The Short-Time Adaptive Broadband Beamformer (STABB) was initially developed by Adaptive Methods for an active AN/SQS-53C hull array application under a Navy SBIR program, but STABB has now been successfully applied for AN/SQS-53C hull array passive beamforming in the IPS program, submarine broadband high-resolution noise source localization for NSWC-CD in the Source Localization and Analysis Work Station (SLAWS), high-resolution vertical localization in an active sonar application for mine-avoidance that is now transitioning to a Phase II Development, and also for a torpedo defense active beamforming application for ONR. The success of STABB comes from its ability to rapidly adapt. Implemented in the frequency-domain, STABB uses bandwidth (not time) for covariance estimation, allowing for extremely rapid adaptation. In addition, built-in rank reduction lets the algorithm be tailored for each application – trading degrees of freedom for execution speed. An integral robustness constraint is used to control the width of the main-beam, and the response to sources of mismatch. The ability of STABB to improve localization is dramatic. An example is shown in the figure below.

In Phase I we demonstrated, with in-water MF active test data, an order of magnitude improvement in vertical localization capability using our Short-Time Broadband Adaptive Beamformer (STABB) as compared to conventional Beamforming (CBF). In addition, STABB was demonstrated to provide up to 20 dB more rejection against highangle near-field reverberation than does CBF. This is shown in the significantly improved vertical resolution in the ABF data, as well as elimination of early bottom returns that are apparent in the CBF data.

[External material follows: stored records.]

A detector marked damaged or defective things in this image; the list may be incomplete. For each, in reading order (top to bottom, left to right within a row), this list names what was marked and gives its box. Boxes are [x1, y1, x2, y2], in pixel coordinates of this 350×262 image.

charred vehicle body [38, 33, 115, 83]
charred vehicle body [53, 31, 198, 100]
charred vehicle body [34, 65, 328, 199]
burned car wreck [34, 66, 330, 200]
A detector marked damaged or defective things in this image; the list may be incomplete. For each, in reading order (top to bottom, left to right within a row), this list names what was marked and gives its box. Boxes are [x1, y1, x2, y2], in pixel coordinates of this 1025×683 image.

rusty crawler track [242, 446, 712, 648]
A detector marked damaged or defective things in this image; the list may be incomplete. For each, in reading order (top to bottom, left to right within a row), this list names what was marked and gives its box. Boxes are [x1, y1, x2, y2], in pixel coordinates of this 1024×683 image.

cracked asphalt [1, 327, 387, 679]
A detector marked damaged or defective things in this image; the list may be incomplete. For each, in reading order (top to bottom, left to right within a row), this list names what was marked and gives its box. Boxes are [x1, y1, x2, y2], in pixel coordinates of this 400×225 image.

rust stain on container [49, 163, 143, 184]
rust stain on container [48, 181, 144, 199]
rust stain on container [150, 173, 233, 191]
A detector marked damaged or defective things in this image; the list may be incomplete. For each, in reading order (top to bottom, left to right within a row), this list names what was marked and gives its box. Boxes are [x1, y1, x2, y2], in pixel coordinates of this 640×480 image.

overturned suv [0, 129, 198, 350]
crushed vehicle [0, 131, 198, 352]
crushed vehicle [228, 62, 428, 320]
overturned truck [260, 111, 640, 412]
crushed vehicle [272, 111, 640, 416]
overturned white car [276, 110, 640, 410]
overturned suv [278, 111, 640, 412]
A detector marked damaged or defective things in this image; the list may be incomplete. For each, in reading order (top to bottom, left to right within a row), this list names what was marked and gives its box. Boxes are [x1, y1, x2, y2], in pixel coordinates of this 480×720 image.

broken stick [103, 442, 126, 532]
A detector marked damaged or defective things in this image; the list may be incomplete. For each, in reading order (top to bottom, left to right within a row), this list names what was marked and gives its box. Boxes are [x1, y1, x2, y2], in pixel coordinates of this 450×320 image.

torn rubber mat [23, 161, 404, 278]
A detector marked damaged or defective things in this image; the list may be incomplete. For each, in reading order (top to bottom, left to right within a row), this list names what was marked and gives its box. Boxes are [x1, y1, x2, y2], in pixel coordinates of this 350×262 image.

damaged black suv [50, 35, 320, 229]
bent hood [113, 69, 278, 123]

Failed Channel Recovery (CHRP-D)

In 2003 Adaptive Methods was awarded a Phase I SBIR to develop methods to recover performance due to failed channels in ULAs. This lead to a Phase II award in 2004 that is ongoing. The focus of that work has been to develop algorithms to synthesize data for failed channels to recover array gain and sidelobe control. The most promising of these methods was a data-dependent channel repair method called CHRP-D. This algorithm adaptively estimates and fills dead channels using a linear least-squares estimator. The plot below shows a cumulative distribution of beam noise levels from a good ULA, a ULA with 10% of the channels dead, and ULA performance with CHRP-D hole-fill. Beam noise levels in quiet regions are filled in do to poor sidelobe control with dead channels, and this performance is recovered with CHRP-D. Adaptive Methods is currently implementing this algorithm in real-time hardware for inclusion in a future ICP build.